┌──

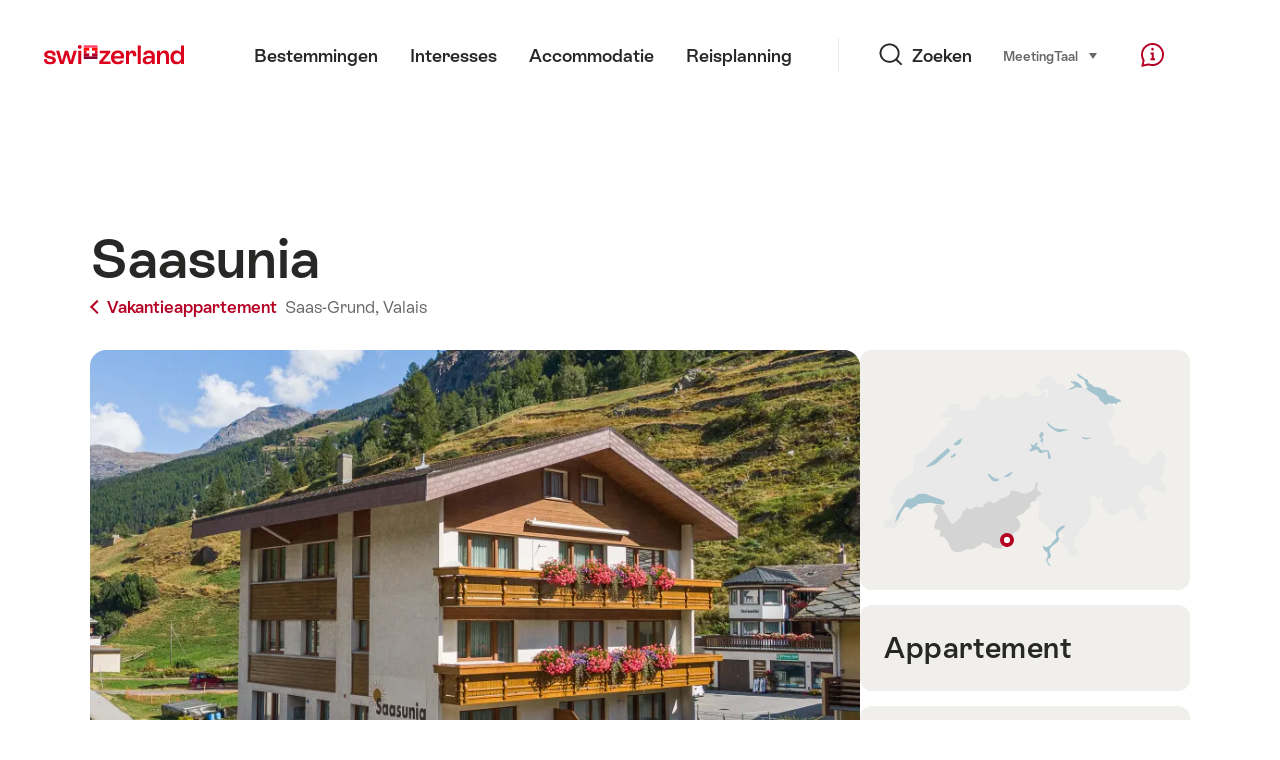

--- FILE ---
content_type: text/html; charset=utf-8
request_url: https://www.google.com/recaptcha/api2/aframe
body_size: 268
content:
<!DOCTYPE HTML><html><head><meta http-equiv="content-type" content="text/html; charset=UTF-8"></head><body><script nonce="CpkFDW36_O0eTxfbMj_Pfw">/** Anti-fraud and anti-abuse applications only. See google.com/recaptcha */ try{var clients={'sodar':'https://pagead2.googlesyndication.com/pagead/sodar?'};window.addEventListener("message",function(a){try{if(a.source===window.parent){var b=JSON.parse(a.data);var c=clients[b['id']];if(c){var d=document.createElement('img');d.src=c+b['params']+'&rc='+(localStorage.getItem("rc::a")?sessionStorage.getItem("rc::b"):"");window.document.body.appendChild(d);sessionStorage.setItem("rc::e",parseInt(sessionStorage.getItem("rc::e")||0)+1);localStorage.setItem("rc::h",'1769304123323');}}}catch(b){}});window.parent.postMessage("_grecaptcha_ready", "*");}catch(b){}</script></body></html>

└──

WORK INSTRUCTION: Return all lines of the material that have "html" in them.

ANSWER SECTION:
content_type: text/html; charset=utf-8
<!DOCTYPE HTML><html><head><meta http-equiv="content-type" content="text/html; charset=UTF-8"></head><body><script nonce="CpkFDW36_O0eTxfbMj_Pfw">/** Anti-fraud and anti-abuse applications only. See google.com/recaptcha */ try{var clients={'sodar':'https://pagead2.googlesyndication.com/pagead/sodar?'};window.addEventListener("message",function(a){try{if(a.source===window.parent){var b=JSON.parse(a.data);var c=clients[b['id']];if(c){var d=document.createElement('img');d.src=c+b['params']+'&rc='+(localStorage.getItem("rc::a")?sessionStorage.getItem("rc::b"):"");window.document.body.appendChild(d);sessionStorage.setItem("rc::e",parseInt(sessionStorage.getItem("rc::e")||0)+1);localStorage.setItem("rc::h",'1769304123323');}}}catch(b){}});window.parent.postMessage("_grecaptcha_ready", "*");}catch(b){}</script></body></html>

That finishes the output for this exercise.